The Per­fect Nazi: Uncov­er­ing My Grandfather’s Secret Past

Mar­tin Davidson
  • Review
November 1, 2011
The sto­ry he’d always heard was how his Ger­man grand­fa­ther, who’d served in the Wehrma­cht, was saved from exe­cu­tion by a Russ­ian offi­cer sud­den­ly sick of all the killing. What he didn’t know, and what he nev­er asked, was why his grand­fa­ther had been sin­gled out for exe­cu­tion in the first place. This is the sto­ry that BBC tele­vi­sion pro­duc­er and jour­nal­ist Mar­tin David­son final­ly — at the age of thir­ty-five and after his grandfather’s death — was deter­mined to uncov­er. To lit­tle Mar­tin, Bruno Lang­behn was a jovial den­tist liv­ing in Berlin.

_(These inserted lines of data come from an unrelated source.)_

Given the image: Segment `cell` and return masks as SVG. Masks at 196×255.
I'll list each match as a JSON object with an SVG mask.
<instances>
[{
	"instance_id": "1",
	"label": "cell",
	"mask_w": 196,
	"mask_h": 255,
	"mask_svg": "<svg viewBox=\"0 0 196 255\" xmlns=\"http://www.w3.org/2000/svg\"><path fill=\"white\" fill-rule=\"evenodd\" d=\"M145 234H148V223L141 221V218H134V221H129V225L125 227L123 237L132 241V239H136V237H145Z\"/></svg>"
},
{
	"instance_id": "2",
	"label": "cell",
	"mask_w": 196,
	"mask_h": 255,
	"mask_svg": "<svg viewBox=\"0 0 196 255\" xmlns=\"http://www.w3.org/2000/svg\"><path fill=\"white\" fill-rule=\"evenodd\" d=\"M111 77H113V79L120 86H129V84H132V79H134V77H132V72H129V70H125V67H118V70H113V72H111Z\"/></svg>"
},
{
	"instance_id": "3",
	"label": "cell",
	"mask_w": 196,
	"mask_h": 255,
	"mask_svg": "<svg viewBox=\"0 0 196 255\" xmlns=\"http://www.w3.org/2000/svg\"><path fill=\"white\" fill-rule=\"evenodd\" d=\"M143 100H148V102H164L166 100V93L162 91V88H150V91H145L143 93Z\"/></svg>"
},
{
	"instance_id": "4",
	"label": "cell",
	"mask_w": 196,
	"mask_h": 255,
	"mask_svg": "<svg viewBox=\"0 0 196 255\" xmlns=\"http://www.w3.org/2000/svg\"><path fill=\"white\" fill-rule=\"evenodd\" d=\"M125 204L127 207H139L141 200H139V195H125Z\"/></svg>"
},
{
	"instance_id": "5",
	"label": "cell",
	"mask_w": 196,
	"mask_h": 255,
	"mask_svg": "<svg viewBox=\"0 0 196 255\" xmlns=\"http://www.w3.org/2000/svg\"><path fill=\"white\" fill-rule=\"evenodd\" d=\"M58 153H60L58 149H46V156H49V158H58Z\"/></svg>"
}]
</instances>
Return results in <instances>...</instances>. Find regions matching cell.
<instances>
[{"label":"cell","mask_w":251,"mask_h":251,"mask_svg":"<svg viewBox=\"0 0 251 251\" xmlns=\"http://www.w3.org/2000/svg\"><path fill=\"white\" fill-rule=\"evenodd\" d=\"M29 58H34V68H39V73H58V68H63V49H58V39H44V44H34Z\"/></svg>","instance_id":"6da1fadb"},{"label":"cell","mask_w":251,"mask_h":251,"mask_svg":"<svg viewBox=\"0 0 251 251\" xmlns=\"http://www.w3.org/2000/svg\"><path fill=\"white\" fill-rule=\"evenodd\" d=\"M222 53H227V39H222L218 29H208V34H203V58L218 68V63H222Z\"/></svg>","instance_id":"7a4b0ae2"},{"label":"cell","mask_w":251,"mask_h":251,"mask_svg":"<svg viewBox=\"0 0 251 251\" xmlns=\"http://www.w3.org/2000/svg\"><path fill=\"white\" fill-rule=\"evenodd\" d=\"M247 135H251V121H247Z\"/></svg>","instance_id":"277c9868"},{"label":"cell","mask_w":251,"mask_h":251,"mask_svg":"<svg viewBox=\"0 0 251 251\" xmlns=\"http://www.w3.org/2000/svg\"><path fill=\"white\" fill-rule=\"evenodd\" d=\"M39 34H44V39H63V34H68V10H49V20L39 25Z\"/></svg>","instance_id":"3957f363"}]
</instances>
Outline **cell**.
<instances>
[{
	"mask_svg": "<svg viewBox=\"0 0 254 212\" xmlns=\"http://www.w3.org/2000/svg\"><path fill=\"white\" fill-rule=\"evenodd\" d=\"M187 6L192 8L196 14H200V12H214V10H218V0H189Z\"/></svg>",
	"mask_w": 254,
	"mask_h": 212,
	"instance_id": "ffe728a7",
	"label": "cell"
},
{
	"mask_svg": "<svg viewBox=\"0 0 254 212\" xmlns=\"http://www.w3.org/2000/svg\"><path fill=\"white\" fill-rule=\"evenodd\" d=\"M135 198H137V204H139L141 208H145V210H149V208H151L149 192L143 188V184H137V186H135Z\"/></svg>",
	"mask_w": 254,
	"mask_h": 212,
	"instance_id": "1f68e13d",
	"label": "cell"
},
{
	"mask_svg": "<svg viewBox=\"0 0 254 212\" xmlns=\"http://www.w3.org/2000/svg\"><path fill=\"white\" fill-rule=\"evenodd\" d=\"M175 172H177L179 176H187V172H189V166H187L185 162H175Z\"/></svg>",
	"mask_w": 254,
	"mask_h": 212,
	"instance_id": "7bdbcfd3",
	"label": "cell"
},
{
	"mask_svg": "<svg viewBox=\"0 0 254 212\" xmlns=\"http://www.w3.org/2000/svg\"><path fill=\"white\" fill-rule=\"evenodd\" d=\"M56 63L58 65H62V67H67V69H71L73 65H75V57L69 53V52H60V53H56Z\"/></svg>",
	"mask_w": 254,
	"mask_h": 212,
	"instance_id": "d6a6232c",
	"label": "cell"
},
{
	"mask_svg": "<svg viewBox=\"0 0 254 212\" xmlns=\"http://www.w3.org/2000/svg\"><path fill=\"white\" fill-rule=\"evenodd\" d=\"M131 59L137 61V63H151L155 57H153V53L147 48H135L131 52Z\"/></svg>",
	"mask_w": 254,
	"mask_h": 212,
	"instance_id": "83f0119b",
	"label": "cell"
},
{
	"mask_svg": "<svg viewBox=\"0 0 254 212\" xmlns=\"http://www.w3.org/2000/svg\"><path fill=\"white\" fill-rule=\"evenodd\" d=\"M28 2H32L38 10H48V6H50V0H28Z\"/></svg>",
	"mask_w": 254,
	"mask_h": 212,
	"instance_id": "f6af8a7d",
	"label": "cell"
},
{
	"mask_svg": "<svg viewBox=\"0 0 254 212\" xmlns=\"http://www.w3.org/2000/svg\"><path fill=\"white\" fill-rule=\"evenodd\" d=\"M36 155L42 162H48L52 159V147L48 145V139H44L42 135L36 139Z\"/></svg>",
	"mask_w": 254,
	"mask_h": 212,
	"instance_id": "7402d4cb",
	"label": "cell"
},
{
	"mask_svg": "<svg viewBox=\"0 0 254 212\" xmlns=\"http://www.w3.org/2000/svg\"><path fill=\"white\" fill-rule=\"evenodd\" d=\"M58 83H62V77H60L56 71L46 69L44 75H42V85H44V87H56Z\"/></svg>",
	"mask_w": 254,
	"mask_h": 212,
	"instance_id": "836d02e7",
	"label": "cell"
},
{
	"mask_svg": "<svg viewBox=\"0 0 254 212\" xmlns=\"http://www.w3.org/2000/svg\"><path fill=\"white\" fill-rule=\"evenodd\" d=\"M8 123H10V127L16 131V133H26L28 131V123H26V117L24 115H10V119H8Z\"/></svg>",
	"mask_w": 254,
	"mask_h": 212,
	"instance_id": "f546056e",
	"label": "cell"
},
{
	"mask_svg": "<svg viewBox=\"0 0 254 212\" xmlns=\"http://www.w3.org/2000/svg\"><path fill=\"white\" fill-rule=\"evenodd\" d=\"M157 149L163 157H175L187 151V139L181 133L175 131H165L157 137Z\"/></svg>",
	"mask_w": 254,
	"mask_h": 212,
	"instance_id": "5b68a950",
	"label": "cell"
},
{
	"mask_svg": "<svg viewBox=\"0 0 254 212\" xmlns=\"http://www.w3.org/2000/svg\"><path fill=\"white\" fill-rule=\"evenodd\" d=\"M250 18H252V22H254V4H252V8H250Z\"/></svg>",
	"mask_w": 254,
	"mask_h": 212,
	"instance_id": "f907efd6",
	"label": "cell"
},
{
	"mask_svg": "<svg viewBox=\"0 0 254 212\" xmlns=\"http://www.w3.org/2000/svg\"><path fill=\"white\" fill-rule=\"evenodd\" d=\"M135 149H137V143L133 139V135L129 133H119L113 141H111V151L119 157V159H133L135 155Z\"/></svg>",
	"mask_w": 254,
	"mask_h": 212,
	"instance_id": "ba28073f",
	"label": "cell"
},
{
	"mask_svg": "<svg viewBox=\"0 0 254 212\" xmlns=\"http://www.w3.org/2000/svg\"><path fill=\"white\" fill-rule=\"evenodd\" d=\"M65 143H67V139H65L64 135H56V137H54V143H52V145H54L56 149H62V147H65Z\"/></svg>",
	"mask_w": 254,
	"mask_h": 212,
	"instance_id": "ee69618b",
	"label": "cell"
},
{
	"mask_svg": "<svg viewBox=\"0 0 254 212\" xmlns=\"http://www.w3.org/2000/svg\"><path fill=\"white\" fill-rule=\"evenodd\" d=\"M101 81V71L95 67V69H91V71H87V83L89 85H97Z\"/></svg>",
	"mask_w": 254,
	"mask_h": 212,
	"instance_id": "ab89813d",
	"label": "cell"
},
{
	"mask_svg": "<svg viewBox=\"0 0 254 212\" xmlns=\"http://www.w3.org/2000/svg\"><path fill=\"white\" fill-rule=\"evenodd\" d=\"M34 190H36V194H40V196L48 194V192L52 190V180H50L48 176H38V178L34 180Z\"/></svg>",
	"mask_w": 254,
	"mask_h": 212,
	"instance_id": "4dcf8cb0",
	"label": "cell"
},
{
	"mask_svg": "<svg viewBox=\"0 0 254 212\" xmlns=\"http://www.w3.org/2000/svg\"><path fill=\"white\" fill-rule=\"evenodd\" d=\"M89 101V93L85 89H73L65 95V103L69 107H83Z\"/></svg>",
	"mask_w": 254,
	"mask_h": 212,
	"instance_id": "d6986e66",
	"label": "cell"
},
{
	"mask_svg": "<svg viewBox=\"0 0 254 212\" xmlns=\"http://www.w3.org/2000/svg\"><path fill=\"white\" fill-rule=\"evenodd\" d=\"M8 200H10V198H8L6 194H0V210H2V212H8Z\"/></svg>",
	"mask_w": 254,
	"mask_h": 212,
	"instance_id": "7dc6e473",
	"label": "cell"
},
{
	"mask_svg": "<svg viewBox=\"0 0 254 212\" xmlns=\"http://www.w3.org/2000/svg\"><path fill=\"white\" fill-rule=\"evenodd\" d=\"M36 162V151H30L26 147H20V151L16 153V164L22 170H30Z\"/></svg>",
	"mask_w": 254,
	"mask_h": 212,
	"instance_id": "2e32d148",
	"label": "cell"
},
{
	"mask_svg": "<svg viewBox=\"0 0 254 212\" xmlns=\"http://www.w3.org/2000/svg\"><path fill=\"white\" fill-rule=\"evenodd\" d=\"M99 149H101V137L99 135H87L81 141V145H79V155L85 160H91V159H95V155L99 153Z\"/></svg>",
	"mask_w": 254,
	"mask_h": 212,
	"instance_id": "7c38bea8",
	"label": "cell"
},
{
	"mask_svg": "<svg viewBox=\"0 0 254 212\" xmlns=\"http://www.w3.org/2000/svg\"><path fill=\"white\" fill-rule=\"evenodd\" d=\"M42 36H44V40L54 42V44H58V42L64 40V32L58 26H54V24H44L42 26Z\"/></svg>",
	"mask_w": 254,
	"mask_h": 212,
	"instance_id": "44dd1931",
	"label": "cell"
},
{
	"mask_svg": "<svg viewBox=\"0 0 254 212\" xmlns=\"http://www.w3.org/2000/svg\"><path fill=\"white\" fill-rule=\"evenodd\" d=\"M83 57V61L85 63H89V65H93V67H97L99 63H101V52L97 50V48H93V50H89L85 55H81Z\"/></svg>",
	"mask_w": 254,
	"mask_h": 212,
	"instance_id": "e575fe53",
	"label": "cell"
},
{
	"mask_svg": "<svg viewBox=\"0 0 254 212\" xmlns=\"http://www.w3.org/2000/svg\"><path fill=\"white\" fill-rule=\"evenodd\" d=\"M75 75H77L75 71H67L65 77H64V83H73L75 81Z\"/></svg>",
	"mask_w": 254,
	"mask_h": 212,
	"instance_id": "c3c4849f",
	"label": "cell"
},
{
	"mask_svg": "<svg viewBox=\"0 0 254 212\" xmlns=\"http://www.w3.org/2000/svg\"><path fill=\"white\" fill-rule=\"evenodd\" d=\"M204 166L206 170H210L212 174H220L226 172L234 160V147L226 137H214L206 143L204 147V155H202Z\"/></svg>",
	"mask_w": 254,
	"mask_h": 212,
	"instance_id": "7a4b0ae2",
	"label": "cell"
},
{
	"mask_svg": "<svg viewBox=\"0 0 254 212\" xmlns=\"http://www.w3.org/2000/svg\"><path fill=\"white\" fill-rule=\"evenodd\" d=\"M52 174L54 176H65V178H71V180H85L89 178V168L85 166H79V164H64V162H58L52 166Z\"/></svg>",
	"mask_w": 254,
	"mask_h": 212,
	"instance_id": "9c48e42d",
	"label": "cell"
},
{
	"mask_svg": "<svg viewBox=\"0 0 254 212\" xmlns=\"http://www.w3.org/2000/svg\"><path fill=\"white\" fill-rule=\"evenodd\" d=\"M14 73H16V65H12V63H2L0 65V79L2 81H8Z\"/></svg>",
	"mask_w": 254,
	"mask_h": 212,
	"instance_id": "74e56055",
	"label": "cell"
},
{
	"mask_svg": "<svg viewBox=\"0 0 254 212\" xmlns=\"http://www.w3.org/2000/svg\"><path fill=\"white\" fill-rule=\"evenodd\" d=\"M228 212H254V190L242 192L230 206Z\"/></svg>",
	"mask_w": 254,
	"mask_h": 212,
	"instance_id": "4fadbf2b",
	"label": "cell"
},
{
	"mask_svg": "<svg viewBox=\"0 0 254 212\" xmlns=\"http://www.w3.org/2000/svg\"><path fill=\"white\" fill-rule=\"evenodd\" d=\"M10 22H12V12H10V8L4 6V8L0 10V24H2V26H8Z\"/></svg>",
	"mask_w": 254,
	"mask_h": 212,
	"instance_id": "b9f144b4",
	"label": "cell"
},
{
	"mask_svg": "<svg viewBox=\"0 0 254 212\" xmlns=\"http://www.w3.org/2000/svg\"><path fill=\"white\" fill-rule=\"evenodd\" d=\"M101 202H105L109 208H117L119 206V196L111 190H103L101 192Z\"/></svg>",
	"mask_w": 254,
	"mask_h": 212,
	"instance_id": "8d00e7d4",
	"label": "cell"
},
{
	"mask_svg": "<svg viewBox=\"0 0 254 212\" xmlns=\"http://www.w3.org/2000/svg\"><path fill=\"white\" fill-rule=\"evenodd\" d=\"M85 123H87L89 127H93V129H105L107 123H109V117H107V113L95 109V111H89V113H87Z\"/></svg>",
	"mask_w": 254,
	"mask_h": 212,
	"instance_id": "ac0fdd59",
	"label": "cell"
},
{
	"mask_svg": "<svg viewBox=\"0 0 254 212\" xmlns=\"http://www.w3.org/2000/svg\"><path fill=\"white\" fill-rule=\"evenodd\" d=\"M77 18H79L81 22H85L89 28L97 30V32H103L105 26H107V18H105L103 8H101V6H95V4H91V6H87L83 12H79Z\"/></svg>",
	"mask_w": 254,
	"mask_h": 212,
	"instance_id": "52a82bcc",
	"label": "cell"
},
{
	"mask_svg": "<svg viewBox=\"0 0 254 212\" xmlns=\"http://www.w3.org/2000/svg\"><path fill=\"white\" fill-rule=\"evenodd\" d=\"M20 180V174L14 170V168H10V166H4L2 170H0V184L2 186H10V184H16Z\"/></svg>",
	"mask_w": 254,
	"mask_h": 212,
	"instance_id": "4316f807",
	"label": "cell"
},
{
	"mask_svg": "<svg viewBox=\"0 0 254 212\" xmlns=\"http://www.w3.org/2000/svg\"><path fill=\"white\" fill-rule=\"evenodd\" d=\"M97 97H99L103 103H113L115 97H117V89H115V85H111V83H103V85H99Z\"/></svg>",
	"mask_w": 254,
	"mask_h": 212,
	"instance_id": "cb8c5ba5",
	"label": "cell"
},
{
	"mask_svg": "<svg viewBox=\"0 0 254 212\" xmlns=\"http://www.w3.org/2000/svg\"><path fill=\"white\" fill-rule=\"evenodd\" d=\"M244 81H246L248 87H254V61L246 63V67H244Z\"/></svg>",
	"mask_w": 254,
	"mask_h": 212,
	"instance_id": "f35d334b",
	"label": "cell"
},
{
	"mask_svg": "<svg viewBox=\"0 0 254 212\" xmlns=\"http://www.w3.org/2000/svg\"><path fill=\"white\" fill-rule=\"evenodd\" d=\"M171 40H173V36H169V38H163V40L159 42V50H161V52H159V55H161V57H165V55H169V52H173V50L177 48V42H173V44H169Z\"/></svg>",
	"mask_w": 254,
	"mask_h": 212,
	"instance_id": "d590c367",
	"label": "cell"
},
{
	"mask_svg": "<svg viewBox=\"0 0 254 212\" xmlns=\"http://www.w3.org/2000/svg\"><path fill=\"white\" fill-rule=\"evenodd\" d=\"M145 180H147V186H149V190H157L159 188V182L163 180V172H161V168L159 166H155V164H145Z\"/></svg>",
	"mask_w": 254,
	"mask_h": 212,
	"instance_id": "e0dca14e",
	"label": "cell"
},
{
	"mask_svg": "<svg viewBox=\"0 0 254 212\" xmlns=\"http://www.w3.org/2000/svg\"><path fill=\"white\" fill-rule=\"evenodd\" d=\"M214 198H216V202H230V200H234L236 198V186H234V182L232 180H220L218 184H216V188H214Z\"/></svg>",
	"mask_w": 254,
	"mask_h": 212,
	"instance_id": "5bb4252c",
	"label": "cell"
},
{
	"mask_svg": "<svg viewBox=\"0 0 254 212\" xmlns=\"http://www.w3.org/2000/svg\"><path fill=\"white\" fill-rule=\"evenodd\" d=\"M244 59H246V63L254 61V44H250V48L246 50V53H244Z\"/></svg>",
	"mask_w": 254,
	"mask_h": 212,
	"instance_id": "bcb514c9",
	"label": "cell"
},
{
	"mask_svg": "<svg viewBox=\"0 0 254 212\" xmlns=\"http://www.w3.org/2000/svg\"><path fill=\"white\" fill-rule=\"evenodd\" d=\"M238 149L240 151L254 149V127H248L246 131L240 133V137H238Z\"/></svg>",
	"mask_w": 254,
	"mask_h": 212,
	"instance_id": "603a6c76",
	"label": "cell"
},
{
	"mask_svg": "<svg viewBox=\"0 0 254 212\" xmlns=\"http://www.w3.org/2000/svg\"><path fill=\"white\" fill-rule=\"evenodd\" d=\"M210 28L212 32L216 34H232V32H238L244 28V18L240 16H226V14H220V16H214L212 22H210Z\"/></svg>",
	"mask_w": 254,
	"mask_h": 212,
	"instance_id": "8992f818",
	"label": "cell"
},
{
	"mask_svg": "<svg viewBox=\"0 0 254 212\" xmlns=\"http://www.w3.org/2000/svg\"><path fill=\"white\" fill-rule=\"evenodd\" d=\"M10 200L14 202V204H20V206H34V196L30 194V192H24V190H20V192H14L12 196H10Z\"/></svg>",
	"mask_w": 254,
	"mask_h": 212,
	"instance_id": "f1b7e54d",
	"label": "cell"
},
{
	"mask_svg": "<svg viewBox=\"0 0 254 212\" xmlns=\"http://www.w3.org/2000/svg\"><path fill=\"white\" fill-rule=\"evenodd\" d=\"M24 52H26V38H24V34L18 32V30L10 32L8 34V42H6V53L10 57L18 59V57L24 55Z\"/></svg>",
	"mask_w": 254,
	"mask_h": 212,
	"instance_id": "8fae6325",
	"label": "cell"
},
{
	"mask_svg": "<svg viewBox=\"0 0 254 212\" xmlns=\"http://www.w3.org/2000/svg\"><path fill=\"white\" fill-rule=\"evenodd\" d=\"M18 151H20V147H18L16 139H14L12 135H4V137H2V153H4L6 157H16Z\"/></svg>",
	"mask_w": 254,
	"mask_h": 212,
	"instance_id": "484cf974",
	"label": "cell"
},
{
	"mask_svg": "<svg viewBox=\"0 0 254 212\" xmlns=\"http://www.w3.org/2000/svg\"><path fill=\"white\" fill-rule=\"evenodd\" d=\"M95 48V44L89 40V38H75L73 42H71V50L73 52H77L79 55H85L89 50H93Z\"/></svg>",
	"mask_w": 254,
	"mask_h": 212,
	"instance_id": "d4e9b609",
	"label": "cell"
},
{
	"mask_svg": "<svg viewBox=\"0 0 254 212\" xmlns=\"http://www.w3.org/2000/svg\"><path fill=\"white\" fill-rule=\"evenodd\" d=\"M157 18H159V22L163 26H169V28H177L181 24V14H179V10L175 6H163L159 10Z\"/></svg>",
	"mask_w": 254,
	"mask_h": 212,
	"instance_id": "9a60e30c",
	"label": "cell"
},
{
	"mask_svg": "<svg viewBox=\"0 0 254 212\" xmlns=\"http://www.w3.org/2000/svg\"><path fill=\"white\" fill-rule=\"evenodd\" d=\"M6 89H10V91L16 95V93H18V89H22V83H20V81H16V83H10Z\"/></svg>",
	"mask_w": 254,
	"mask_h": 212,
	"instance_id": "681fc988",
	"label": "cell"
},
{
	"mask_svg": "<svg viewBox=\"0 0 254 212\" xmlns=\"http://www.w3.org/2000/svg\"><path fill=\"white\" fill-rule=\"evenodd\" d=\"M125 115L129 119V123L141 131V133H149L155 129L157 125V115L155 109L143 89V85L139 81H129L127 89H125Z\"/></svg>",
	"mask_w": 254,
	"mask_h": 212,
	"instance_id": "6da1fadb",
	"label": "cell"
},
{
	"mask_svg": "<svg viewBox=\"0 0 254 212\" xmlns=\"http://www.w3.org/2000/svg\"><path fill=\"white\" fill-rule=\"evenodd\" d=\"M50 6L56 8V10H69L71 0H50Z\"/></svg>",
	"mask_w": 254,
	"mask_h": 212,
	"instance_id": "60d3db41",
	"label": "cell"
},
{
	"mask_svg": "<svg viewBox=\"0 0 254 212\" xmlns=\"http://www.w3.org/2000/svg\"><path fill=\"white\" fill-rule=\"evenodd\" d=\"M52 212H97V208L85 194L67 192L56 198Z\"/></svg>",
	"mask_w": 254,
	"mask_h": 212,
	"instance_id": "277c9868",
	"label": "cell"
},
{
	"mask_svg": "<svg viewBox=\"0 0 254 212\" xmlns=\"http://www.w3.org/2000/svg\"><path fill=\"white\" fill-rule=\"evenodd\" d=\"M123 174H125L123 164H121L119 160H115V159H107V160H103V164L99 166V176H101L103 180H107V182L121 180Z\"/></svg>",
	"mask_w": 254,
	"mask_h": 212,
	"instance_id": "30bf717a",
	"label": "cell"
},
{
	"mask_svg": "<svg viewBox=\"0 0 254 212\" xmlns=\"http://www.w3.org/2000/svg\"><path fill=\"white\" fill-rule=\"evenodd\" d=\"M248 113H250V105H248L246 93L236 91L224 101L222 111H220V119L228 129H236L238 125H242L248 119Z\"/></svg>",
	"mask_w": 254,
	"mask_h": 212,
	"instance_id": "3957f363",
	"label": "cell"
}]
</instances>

But what he even­tu­al­ly learns is that Bruno had not been an aver­age sol­dier, but a devout, one might say born-again” Nazi offi­cer who had joined the S.A. (Stormtroop­ers) so ear­ly he was hon­ored with the old timers” Gold Par­ty Badge. Indeed, he had enlist­ed in one of the S.A.’s most vio­lent bat­tal­ions, Sturm 33, in the Char­lot­ten­berg sec­tion of Berlin, where some of the S.A.’s blood­i­est offences occurred. Lat­er, Bruno joined the S.S., sign­ing on to its most dread­ed divi­sion — the S.D, archi­tects of the Final Solu­tion. All this David­son reveals in the order of his dis­cov­er­ies as he tries to come to grips with the truth. Alas, there is so lit­tle hard infor­ma­tion on Bruno that the bulk of the book devolves into a his­to­ry of the rise of the S.A. and some of the doings of the S.S. and S.D. We rarely get insights into Bruno’s char­ac­ter or the psy­chol­o­gy of Nazi believ­ers, or the eth­i­cal and per­son­al ram­i­fi­ca­tions of fam­i­ly secrets and the lega­cy of Nazism. Nev­er­the­less, this is an often fas­ci­nat­ing and unset­tling jour­ney which many read­ers will appre­ci­ate. Bib­li­og­ra­phy, index, notes.